▶ _AUFGABE 1_: Bitte entscheide für jede Aussage, ob sie mit der Seite übereinstimmt, und belege dein Ja oder Nein mit den ausschlaggebenden Worten der Seite als wörtlichem Zitat: (a) Die KN hat den Artikel gekürzt. (b) Das Publikum rief „Alex! Alex!“ erst, nachdem Alexander Marcus die Bühne betreten hatte. (c) Die Video-Clips wurden bei YouTube über 20 Millionen mal angeklickt.
▶ _AUFGABE 2_: In welcher Halle feierten Alexander Marcus und seine Fans laut der Seite ihre Schlager-Party?

▶ _SEITE_:
---------------

Sa, 9.10.10 (Mo, 11.10.10, 4:20): Marcus’ Director’s Cut

Weil die KN meinen Artikel mal wieder kürzen musste (kein Groll, Einsicht in Notwendigkeiten) hier dennoch mein „Director’s Cut“ zur Ergänzung – und weil er so schön war:

— snip! —

Irrsinn oder Ironie der Ironie?

Alexander Marcus und seine Fans feierten in der Halle400 eine irrwitzige Schlager-Party.

Kiel. „Alex! Alex!“, skandiert das Publikum in der Halle400, schon völlig aus dem Häuschen, lange bevor Alexander Marcus die Bühne betreten hat. Wen das Publikum da frenetisch herbeizitiert, wird von einem jener Video-Clips angekündigt, die bei YouTube über 20 Millionen mal angeklickt wurden.

---------------

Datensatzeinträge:

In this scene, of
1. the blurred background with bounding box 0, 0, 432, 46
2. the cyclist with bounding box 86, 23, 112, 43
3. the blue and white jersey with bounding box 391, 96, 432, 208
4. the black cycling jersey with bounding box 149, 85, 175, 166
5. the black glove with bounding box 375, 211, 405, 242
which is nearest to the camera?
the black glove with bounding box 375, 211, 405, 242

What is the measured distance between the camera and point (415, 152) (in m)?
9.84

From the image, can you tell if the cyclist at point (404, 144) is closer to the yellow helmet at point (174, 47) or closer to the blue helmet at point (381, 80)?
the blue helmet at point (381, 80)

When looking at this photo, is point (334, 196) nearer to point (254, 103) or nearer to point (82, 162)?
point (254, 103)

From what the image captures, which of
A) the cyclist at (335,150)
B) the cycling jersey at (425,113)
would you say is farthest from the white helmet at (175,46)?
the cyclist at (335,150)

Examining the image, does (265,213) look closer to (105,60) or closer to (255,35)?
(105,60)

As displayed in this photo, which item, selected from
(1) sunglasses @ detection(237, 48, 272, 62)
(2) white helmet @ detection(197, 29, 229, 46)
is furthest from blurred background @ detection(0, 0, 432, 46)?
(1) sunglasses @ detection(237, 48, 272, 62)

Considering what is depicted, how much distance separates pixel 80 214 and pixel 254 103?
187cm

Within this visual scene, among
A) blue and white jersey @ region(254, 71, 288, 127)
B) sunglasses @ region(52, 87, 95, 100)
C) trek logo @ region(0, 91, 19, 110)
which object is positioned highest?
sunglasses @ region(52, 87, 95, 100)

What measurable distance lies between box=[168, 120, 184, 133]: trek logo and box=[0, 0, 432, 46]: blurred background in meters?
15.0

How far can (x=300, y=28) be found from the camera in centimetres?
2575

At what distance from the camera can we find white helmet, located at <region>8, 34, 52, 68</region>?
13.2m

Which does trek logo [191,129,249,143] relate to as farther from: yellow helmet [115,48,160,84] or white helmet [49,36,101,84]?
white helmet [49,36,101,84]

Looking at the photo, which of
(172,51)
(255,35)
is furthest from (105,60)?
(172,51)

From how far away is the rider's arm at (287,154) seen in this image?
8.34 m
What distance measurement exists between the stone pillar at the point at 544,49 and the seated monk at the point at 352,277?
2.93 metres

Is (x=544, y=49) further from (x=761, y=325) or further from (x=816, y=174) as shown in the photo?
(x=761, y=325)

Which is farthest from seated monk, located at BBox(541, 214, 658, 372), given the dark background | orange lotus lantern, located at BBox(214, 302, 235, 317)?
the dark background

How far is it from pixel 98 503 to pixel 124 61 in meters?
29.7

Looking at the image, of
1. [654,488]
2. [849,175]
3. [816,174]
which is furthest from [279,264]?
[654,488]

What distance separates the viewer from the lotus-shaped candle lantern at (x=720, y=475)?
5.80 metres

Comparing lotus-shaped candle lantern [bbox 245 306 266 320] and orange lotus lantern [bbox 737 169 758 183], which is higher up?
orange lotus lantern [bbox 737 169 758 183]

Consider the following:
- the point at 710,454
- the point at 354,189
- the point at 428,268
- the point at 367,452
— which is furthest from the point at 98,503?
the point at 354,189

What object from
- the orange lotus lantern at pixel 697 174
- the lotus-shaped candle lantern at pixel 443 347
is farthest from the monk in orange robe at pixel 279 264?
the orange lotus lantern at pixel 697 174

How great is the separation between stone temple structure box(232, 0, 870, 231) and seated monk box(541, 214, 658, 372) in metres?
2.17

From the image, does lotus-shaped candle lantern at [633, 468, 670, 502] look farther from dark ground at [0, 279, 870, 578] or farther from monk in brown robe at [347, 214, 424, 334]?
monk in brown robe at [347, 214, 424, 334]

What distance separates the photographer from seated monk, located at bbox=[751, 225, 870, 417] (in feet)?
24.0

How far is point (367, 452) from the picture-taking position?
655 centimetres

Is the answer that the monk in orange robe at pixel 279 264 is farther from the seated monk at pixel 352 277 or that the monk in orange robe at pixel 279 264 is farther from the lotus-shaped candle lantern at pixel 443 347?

---------------

▶ _ANTWORT 1_:
(a) Ja: „Weil die KN meinen Artikel mal wieder kürzen musste“
(b) Nein: „lange bevor Alexander Marcus die Bühne betreten hat“
(c) Ja: „die bei YouTube über 20 Millionen mal angeklickt wurden“

▶ _ANTWORT 2_: In der Halle400.